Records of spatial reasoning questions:
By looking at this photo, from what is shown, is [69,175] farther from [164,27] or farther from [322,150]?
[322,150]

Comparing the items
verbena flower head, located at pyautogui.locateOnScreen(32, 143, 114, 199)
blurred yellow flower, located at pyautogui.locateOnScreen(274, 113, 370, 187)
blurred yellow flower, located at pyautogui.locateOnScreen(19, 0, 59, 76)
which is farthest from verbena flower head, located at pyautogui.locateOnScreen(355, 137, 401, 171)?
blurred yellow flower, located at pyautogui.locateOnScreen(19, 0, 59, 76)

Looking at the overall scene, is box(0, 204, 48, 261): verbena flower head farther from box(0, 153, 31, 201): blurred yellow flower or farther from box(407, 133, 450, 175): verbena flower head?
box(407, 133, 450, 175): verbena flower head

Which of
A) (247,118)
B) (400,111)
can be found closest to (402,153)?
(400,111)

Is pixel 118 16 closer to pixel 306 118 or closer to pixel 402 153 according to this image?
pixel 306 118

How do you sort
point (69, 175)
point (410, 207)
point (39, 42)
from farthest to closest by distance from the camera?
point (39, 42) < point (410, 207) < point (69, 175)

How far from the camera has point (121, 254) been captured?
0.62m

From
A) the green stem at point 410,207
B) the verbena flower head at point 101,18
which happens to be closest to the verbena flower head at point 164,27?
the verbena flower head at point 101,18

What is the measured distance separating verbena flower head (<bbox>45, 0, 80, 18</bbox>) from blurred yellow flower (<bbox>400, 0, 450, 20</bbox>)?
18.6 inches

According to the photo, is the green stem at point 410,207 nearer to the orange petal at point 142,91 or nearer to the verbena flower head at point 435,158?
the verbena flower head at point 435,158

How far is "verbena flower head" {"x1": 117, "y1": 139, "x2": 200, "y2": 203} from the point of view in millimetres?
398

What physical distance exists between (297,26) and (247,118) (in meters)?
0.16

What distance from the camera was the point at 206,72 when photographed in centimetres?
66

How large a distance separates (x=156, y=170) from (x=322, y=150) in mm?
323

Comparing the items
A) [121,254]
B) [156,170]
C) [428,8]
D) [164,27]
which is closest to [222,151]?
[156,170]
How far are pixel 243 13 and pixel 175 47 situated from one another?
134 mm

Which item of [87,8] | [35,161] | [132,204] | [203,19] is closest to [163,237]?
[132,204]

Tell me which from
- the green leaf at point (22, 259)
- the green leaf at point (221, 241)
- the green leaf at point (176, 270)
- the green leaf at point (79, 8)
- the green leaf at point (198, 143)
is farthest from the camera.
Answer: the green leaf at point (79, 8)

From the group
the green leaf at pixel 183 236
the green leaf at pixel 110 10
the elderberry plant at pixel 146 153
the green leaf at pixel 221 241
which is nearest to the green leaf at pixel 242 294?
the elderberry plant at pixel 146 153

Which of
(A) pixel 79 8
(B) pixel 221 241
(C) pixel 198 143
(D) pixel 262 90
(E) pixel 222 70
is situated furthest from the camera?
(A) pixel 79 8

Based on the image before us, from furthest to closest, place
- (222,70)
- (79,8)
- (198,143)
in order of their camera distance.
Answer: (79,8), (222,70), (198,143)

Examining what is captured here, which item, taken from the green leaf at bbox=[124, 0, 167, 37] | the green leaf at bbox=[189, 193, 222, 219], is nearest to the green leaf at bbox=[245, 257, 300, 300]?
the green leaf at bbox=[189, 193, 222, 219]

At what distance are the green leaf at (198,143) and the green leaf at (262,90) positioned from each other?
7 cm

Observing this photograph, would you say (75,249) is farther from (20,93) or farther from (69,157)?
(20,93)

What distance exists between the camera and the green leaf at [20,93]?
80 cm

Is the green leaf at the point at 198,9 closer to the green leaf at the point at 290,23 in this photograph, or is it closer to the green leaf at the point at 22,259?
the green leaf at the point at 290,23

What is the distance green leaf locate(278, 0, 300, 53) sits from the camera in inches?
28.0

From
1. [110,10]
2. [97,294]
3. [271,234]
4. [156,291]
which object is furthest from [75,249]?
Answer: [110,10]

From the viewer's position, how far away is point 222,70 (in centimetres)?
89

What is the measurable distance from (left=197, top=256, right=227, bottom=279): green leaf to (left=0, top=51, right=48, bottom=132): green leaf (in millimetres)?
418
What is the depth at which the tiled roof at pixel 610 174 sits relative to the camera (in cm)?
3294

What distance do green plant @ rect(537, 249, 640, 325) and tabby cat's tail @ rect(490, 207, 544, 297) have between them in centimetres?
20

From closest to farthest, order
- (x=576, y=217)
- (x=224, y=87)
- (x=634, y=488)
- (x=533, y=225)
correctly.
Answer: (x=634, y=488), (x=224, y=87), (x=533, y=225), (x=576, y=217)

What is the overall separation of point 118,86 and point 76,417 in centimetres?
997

## TASK REQUIREMENTS
Copy out word for word the stretch of the entries above that begins with the line containing "According to the" and ends with the line containing "Answer: (79,8), (222,70), (198,143)". Include both of those lines.

## WRITTEN ANSWER
According to the photo, is the green stem at point 410,207 nearer to the orange petal at point 142,91 or nearer to the verbena flower head at point 435,158?
the verbena flower head at point 435,158

How far is "verbena flower head" {"x1": 117, "y1": 139, "x2": 200, "y2": 203} from the point of view in millimetres?
398

What physical distance exists between (297,26) and (247,118) (in meters)?
0.16

What distance from the camera was the point at 206,72 when photographed in centimetres?
66

How large a distance separates (x=156, y=170) from (x=322, y=150) in mm?
323

Comparing the items
A) [121,254]
B) [156,170]
C) [428,8]
D) [164,27]
which is closest to [222,151]?
[156,170]
How far are pixel 243 13 and pixel 175 47 situated from one another?
134 mm

Which item of [87,8] | [35,161] | [132,204] | [203,19] is closest to [163,237]?
[132,204]

Tell me which from
- the green leaf at point (22, 259)
- the green leaf at point (221, 241)
- the green leaf at point (176, 270)
- the green leaf at point (79, 8)
- the green leaf at point (198, 143)
is farthest from the camera.
Answer: the green leaf at point (79, 8)

From the group
the green leaf at pixel 183 236
the green leaf at pixel 110 10
the elderberry plant at pixel 146 153
the green leaf at pixel 221 241
which is nearest to the green leaf at pixel 242 294?
the elderberry plant at pixel 146 153

Which of
(A) pixel 79 8
(B) pixel 221 241
(C) pixel 198 143
(D) pixel 262 90
(E) pixel 222 70
is situated furthest from the camera?
(A) pixel 79 8

Based on the image before us, from furthest to closest, place
- (222,70)
- (79,8)
- (198,143)
in order of their camera distance.
Answer: (79,8), (222,70), (198,143)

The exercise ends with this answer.